Thursday, March 31, 2016

Fun with the Bird Feeders Today


This is not my photo, but I bought this bird feeder at Lowe's for about $10, and it is great. I hang it from where the hanging platform once dangled.

Our athletic squirrels were banging the platform off the window.

The final bird-feeding configuration was:

  1. Hanging the Lowe's feeder, easy to fill with sunflower seeds.
  2. Buying a tall pole for the platform and planting it close to the window for viewing and away from the rain.
  3. Filling the squirrel-proof (HA!) feeder with finch food, which the little birds love and the squirrel ignores. The squirrels shop at the Lowe's and the platform feeder.
  4. Hanging seven pounds of suet from large baskets from the squirrel-proof feeder.
  5. Storing one bird-bath under the eaves so it can be filled with rainwater, dumped onto the Butterfly Bush, and refilled with tap-water when necessary.
  6. Keeping the Jackson EZ Bird Swing, which is now above the platform feeder.

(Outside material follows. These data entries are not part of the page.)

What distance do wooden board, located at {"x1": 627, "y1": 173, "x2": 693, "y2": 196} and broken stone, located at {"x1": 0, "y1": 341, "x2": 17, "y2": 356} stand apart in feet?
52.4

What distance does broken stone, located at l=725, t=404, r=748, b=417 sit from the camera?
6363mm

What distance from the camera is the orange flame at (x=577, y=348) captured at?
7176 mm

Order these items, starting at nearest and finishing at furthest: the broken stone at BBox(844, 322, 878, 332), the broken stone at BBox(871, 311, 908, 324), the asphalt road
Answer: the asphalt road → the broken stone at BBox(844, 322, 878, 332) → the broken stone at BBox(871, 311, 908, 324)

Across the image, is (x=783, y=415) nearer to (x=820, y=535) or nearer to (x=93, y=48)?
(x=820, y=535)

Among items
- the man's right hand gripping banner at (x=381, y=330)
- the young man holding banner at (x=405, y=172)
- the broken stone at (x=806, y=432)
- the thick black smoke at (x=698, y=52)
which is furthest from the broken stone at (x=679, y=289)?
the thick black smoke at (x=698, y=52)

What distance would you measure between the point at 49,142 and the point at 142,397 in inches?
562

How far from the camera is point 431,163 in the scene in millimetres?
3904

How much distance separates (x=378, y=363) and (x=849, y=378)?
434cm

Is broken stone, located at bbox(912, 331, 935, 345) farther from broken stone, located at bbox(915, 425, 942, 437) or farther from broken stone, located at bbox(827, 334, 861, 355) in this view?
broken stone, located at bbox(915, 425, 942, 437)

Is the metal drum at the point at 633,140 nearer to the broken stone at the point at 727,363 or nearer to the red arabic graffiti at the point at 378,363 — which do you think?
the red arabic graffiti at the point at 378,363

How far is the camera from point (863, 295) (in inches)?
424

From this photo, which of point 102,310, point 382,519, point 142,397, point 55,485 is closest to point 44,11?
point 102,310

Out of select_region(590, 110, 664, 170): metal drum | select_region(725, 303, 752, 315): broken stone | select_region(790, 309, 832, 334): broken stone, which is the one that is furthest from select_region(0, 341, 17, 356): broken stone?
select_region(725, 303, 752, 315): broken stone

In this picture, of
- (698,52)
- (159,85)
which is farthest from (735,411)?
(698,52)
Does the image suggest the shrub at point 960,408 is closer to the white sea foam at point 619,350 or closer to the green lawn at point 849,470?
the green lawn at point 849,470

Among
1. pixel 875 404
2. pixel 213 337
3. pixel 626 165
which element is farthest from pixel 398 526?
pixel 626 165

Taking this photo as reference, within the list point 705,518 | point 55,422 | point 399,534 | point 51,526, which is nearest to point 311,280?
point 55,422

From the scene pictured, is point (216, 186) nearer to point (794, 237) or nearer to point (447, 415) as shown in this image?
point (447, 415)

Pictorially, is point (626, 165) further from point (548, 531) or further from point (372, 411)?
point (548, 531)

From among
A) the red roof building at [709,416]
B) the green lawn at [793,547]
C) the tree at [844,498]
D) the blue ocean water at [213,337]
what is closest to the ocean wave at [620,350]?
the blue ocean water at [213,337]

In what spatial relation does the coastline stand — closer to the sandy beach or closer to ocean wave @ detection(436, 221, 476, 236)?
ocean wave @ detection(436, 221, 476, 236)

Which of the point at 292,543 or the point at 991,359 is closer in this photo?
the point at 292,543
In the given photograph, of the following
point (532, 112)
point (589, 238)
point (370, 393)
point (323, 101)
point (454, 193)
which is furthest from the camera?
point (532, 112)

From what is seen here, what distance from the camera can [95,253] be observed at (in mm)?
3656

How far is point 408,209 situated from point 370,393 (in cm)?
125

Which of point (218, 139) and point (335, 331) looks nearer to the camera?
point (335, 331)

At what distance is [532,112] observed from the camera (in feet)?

It is their favorite place to rest when waiting for food.
  7. Using rescue tree stumps as supplemental feeders in the Bird Paradise section. There I have another bird bath and some bird-friendly plants, such as blueberries.
Birds know who feed them, and they sing, chortle, and chatter when Sassy and I walk. The robin is so fixed in the rose garden, with thousands of worms to eat, that he often just ducks behind a bush and peeks out as we go by.


I was inches away from our squirrel in Bella Vista when I took this photo. He mocked and humiliated me with his raiding of the squirrel-proof feeder. I eventually stopped filling it, but I brought it with me to Springdale, 25 miles south, where the squirrels want nothing to do with the finch food I put in it.

Norma Boeckler reported that switching to finch food also keep the squirrels at bay. They will eat anything but finch food is way down on their list.